COSA PENSA HARRIS, COSA PENSA TRUMP
Kamala Harris sta puntando molto sui benefici occupazionali portati dalla legge nel tentativo di convincere gli elettori degli stati maggiormente dipendenti dal settore industriale a votare per lei. Di recente, ad esempio, si è recata in visita a una fabbrica di semiconduttori a Saginaw, in Michigan. A Milwaukee ha dichiarato che “è mia intenzione continuare a investire nel settore manifatturiero americano, nel lavoro svolto dai lavoratori americani che mantengono e migliorano i buoni posti di lavoro sindacali.
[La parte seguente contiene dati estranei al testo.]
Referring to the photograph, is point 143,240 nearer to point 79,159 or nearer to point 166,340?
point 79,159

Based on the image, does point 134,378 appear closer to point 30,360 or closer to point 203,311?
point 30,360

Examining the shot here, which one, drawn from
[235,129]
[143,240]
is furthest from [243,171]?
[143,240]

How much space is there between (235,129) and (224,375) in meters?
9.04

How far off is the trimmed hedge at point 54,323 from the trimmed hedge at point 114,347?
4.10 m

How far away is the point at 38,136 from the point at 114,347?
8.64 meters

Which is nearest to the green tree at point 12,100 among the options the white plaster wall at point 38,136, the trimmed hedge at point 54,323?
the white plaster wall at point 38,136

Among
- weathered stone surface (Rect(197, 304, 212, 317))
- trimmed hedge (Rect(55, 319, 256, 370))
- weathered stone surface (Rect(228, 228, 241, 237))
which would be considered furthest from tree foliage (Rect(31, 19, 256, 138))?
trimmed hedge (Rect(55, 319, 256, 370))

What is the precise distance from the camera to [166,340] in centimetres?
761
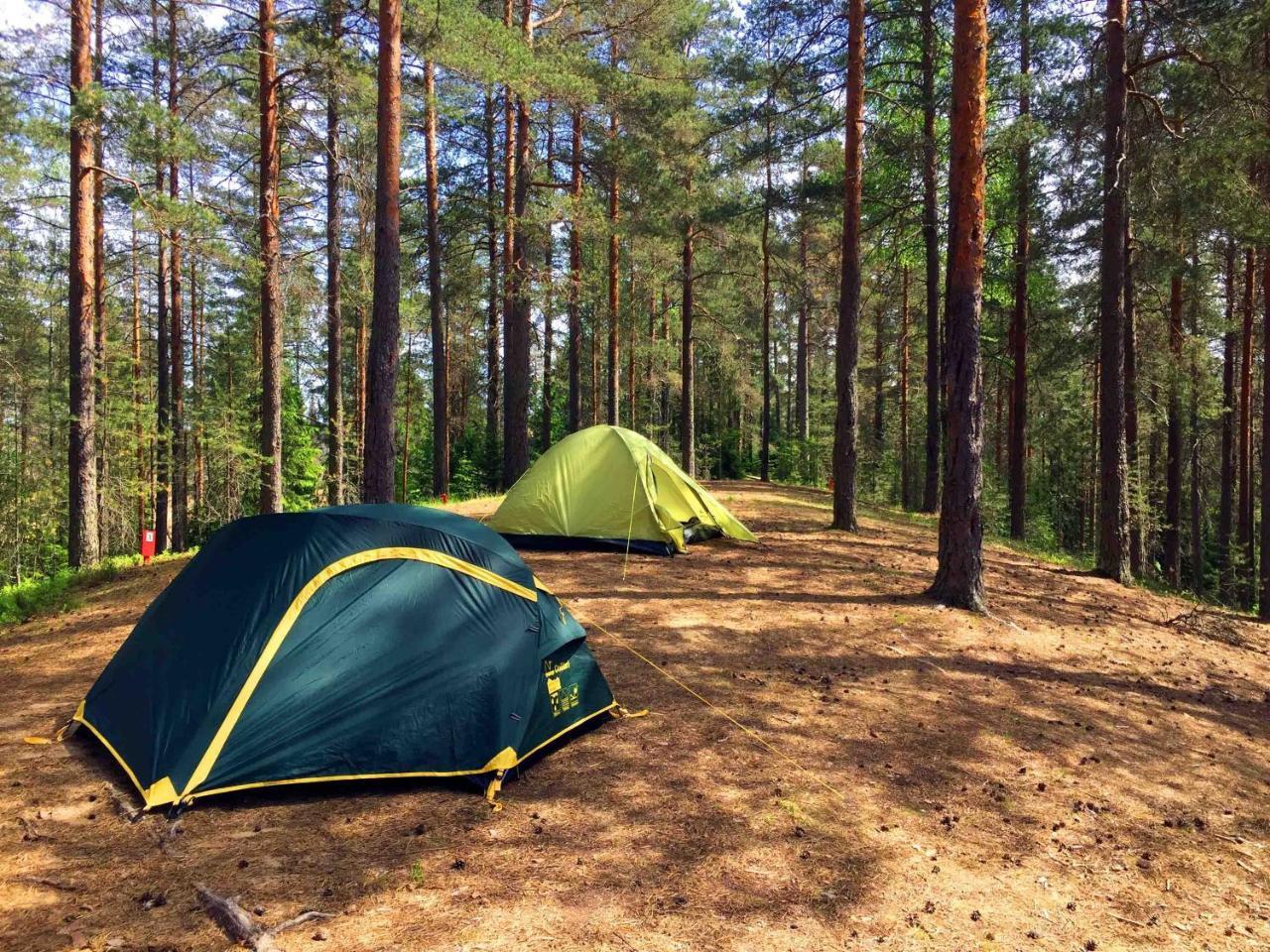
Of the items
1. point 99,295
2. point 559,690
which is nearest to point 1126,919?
point 559,690

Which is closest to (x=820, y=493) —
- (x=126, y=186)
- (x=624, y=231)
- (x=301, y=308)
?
(x=624, y=231)

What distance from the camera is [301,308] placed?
49.3ft

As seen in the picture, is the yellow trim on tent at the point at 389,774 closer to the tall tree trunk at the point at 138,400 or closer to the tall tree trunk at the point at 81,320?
the tall tree trunk at the point at 81,320

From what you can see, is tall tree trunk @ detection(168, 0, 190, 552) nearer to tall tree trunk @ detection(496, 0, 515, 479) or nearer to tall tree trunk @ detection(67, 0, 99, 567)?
tall tree trunk @ detection(67, 0, 99, 567)

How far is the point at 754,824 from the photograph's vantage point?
382 centimetres

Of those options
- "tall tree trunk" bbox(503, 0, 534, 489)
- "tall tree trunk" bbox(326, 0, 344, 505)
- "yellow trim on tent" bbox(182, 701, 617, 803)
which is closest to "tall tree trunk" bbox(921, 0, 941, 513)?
"tall tree trunk" bbox(503, 0, 534, 489)

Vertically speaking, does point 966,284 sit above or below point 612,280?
below

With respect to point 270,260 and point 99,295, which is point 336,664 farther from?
point 99,295

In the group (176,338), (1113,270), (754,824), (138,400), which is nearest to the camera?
(754,824)

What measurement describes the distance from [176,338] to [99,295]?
272 centimetres

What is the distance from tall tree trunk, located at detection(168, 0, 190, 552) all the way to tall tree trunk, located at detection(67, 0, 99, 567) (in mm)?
1183

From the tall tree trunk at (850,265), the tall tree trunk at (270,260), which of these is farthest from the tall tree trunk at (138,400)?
the tall tree trunk at (850,265)

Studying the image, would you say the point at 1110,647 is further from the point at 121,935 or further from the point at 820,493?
the point at 820,493

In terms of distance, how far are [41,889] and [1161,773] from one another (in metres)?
6.28
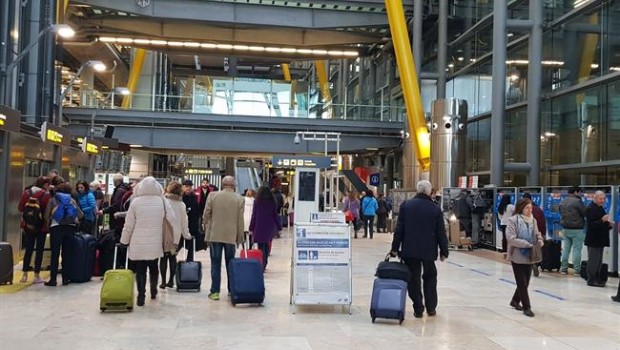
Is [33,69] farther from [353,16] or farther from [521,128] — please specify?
[521,128]

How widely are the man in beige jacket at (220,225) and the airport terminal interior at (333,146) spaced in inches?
11.2

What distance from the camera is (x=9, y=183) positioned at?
40.7ft

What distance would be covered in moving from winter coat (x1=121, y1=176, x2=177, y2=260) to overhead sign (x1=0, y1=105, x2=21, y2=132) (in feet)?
15.2

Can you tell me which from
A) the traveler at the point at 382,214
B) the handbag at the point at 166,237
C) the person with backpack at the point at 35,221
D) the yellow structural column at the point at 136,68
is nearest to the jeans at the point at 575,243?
the handbag at the point at 166,237

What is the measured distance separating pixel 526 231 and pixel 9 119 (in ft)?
30.3

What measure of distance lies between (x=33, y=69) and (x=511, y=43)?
1766 centimetres

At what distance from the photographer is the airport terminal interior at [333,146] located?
757cm

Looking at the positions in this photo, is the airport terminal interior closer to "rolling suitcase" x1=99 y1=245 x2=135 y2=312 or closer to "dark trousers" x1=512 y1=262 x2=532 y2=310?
"rolling suitcase" x1=99 y1=245 x2=135 y2=312

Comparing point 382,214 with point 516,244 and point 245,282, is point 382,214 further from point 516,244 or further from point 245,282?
point 245,282

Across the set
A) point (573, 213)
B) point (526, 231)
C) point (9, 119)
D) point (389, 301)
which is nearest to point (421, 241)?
point (389, 301)

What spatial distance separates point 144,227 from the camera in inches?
321

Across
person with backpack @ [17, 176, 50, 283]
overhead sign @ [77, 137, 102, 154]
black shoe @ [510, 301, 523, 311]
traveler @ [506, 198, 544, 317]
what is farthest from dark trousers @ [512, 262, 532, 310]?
overhead sign @ [77, 137, 102, 154]

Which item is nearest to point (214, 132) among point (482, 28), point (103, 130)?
point (103, 130)

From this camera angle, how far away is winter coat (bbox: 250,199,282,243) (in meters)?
11.0
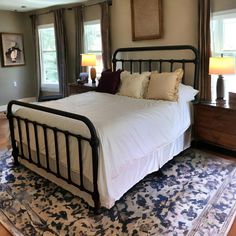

È così che vinceremo la competizione con la Cina per il XXI secolo”.
Per Donald Trump, invece, il Chips Act è “pessimo”. Intervistato da Joe Rogan nel suo popolarissimo podcast, ha detto che l’amministrazione Biden ha “messo miliardi di dollari perché le aziende ricche venissero a prendere in prestito i soldi e costruissero aziende di chip qui, e comunque non [avremo, ndr] le aziende buone”. Ha poi accusato Taiwan di aver sottratto “il business dei chip” all’America e ha promesso l’imposizione di dazi sui semiconduttori.
Tra il maggio 2020 e l’aprile 2024 Tsmc, la più importante società manifatturiera di microchip al mondo, ha annunciato investimenti da 65 miliardi di dollari in totale – il Chips Act ha contribuito – nella costruzione di tre fabbriche tecnologicamente avanzate in Arizona.